Too much a child still and too backward to seek a mature heterosexual role, too inexperienced to recognize or even to imagine what a genuine lover might offer or seek, Jane found Pete the most acceptable companion available. Unacquainted with the feelings and attitudes of young men in normal love, or even with milder but real interests of this sort, she had no frame of reference in which to evaluate her chief suitor’s monumental inadequacy. She had, in fact, little means even of perceiving it.
Pete himself discussed his girl without the slightest awareness that he lacked any requisite of a romantic lover or of a satisfactory husband. Both of Jane’s parents encouraged his attentions. An impressive mahogany speedboat and a new Cadillac convertible were virtually put at his disposal. He found himself not quite the possessor of these and of many other luxuries but conspicuously in the center of them. It would not be difficult to imagine such a situation turning an ordinary boy’s head, confusing him with grandiose fancies, and, perhaps, initiating a career of delinquency.

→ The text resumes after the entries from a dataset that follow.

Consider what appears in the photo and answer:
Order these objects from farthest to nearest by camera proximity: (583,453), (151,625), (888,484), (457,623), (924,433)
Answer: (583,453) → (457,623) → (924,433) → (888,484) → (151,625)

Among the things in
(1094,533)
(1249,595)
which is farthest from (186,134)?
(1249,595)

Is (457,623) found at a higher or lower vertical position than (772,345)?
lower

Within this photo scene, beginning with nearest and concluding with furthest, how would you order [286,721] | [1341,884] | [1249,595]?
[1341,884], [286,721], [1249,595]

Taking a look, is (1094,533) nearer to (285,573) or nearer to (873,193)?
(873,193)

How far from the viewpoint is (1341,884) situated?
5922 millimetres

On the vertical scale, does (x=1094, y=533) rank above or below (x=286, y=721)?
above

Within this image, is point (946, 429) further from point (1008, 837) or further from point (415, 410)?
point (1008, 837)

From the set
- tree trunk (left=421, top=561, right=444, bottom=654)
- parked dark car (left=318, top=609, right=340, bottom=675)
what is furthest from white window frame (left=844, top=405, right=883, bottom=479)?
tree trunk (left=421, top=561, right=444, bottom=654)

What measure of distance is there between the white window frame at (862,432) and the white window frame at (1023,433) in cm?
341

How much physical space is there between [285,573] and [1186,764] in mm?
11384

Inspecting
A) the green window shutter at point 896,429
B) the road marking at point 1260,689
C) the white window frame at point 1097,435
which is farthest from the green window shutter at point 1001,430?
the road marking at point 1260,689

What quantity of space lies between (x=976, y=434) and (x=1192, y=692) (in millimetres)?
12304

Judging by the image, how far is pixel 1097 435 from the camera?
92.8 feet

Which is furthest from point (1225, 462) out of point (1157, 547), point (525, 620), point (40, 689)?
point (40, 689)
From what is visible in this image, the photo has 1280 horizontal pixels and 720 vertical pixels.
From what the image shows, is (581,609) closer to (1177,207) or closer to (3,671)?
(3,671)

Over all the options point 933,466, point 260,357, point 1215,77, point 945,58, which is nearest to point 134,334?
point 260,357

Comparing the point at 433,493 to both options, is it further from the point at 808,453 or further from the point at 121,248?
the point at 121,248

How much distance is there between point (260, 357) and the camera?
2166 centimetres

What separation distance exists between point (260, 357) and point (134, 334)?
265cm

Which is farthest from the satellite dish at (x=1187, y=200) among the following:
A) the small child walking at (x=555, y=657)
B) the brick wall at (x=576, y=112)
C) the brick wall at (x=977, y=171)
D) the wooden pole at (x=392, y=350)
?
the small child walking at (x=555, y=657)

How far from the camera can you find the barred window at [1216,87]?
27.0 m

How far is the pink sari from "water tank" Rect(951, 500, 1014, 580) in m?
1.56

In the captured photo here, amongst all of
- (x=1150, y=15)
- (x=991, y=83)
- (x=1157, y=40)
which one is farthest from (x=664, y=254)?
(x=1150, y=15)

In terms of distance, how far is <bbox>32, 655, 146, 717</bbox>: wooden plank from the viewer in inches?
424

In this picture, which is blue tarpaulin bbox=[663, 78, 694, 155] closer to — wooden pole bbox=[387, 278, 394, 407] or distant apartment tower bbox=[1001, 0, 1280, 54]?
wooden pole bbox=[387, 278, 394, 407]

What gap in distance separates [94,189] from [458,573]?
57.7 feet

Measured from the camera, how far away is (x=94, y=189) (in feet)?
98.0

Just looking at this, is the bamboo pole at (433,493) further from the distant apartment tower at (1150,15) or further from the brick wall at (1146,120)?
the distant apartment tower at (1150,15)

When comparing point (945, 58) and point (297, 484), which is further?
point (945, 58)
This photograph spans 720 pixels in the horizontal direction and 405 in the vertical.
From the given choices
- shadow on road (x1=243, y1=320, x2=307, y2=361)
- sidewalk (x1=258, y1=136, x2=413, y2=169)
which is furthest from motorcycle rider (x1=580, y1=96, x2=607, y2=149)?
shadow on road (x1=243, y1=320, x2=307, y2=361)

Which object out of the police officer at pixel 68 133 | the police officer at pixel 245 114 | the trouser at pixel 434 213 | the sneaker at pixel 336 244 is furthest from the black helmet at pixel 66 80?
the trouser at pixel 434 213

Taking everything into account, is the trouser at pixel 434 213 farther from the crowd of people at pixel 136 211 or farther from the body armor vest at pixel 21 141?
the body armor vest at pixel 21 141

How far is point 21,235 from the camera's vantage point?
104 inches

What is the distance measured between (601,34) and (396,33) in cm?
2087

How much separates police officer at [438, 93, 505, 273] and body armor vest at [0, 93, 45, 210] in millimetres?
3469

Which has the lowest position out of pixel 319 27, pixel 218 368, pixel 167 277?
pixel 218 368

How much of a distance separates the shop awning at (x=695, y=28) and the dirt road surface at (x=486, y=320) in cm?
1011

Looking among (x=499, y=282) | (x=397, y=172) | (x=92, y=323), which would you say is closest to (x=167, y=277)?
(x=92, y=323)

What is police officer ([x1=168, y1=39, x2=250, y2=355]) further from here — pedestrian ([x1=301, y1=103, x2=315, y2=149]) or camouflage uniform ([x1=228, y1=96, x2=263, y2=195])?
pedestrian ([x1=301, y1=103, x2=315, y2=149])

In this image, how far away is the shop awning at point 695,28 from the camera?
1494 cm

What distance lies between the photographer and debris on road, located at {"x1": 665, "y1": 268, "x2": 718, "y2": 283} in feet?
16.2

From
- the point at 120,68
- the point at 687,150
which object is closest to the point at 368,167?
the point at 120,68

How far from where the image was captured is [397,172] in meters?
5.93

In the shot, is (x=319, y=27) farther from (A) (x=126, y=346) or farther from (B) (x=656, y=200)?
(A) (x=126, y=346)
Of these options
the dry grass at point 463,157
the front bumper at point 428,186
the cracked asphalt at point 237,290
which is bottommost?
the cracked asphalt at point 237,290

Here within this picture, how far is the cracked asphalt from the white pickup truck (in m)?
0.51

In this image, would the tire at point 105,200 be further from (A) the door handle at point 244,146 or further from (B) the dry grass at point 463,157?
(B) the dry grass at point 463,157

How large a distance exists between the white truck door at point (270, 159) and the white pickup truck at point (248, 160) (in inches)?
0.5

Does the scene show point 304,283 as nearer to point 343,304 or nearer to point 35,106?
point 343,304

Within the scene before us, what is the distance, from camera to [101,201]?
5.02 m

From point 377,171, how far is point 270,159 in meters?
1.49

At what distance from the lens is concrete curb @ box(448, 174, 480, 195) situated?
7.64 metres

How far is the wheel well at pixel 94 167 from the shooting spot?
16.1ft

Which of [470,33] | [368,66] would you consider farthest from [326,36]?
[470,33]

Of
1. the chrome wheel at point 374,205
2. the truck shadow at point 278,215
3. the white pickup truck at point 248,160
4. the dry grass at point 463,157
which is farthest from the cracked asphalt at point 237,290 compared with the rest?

Perhaps such an explanation is correct, but I am not convinced. Pete was not dazzled and swept off his feet. He was not, it would seem, particularly excited. He expressed a liking for Jane and her family, and showed evidence of being attracted by the outer appearance of things in this rather glittering world. There was no indication that wild passions for wealth had been aroused and a steady young man lured off toward false goals. Nothing seemed capable of arousing any real drive or passion in Pete, much less a wild one. The pseudo-ideals about wealth and prestige, and the half-hearted impulses of which he spoke had existed long before he knew Jane. They were, however, at best tepid and unsteady aspirations, not strong or really purposeful drives, not constantly beckoning temptations deflecting natural aims. Pete might let himself drift toward a fortune, and even, when caprice stimulated him, paddle a bit toward this goal or effigy of a goal, but he was not the sort of man to swim with frantic vigor toward either positive or negative shores. Fortune hunting might come nearer to arousing him than another aim, but even this did not challenge him to life and human purpose or bring to birth a long-range plan of action. Even in this direction he found nothing to which he could commit himself in actual emotion.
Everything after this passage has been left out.